→ **Selected text**
Scatter Plot tip 6: Linear model with geom_smooth()
In our example, we clearly see a linear trend between the two variables. However, often you might be working with data set the linear relation may be subtle. One effective way to see if there is a linear trend and visualize that with scatter plot is to add results from statistical model.
In ggplot2, we have geom_smooth() function that lets you add line from linear model with confidence interval.
gapminder_co2 %>% ggplot(aes(x=gdpPercap,y=co2)) + geom_point(alpha=0.5, aes(color=continent,size=pop)) + labs(x="GDP per capita", y= "CO2 Emission per person (in tonnes)", title="CO2 emission per person vs GDP per capita") + scale_y_log10()+ scale_x_log10()+ geom_smooth(method=lm,se=FALSE)
We can see that geom_smooth() has added a blue line from linear model using all of the data. The line clearly show the linear trend that we already know. In our example, we use linear model using “lm” without showing confidence interval band.
Scatter Plot tip 7: Linear model per group
In the previous example, we used geom_smooth() on all the data and made a single linear fit. However, when you have multiple groups in the data, you might want to build group specific linear fit and display the line per group.

→ **Extracted records**
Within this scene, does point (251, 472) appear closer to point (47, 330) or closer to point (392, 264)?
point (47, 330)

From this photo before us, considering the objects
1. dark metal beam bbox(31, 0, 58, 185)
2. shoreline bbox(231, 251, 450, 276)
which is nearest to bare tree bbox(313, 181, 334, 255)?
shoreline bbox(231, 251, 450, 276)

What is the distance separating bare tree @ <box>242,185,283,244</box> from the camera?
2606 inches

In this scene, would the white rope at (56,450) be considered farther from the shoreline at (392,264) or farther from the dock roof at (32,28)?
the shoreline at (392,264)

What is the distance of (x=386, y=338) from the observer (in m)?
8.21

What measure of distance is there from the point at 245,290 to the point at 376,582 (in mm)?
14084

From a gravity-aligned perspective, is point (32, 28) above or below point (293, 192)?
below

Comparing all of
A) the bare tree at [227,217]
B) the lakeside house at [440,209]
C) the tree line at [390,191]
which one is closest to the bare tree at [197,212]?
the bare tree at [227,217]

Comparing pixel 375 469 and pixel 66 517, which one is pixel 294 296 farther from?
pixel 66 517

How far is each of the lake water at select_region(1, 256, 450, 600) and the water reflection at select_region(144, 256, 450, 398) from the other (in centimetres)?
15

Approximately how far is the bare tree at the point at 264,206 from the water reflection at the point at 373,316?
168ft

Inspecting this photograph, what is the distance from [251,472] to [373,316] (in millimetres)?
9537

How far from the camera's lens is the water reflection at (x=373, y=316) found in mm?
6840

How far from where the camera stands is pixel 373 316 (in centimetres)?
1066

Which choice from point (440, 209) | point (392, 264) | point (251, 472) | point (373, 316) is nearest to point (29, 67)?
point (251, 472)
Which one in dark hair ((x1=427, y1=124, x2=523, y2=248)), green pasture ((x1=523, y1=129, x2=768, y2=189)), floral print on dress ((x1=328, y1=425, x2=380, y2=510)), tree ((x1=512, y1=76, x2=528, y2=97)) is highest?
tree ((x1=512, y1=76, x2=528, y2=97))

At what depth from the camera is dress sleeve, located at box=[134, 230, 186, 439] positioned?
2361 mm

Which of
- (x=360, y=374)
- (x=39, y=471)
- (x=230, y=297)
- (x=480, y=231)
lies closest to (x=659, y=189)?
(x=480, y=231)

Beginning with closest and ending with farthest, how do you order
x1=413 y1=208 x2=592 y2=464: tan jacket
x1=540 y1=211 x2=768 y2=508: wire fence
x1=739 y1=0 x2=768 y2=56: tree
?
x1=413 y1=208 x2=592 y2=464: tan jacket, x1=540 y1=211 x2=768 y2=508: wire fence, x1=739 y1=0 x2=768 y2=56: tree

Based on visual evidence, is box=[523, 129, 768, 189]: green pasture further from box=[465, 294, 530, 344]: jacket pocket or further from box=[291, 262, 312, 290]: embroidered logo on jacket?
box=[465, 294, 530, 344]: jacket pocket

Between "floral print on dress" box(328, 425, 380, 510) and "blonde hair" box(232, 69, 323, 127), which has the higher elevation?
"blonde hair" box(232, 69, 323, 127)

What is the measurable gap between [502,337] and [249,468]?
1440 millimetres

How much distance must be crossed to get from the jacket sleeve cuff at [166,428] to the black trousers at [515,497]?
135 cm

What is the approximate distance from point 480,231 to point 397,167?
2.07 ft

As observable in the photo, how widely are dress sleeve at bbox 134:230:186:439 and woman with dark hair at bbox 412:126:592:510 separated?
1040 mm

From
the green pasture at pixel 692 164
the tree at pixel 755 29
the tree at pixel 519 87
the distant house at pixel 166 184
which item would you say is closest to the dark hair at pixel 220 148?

→ **What to work on**
1. Decide whether each statement agrees with the scatter plot tips, answering yes or no and quoting the exact words of the tips that settle it. (a) The blue line added in tip 6 is drawn with a confidence interval band. (b) Tip 7 deals with fitting a separate line for each group in the data. (c) Both axes of the plot in tip 6 are put on a log10 scale.
2. Resume the scatter plot tips, picking up right after their last sentence.

→ **Responses to the exercise**
1.
(a) No: "without showing confidence interval band."
(b) Yes: "you might want to build group specific linear fit and display the line per group."
(c) Yes: "scale_y_log10()+ scale_x_log10()"

2.
In our example, we have data from multiple continents and we can perform linear fit per continent and display the fitted line for each continent. The trick to add geom_smooth() line per group is to specify the grouping variables “color=continent,size=pop” inside aesthetics containing x and y-axis variables. Compare the code chunk below with one above,
gapminder_co2 %>% ggplot(aes(x=gdpPercap,y=co2,color=continent,size=pop)) + geom_point(alpha=0.5) + labs(x="GDP per capita", y= "CO2 Emission per person (in tonnes)", title="CO2 emission per person vs GDP per capita") + scale_y_log10()+ scale_x_log10()+ geom_smooth(method=lm,se=FALSE)
Now we have a linear model with geom_smooth() and added lines for each group. It clearly show the relationship between gdpPercap and CO2 emission varies between the continents.
Scatter Plot tip 8: Annotate with text
Another useful tip to make a scatter plot better is to add text annotations. The ggrepel package supports adding text annotations on a plot made with ggplot2.
We might want to highlight specific data points with its attribute of interest. For example, in the scatterplot we are working with, we might to add the name of countries that are on the extremes, i.e. lower gdpPercap & CO2 emission and the countries with higher gdpPercap & CO2 emission values.
We first subset our original data frame to contain just the data points that we want to annotate. Then we use ggrepel’s geom_text_repel() function with the subsetted data (not the original data frame) and we specify which variable we wan to use to annotate the scatter plot within aes().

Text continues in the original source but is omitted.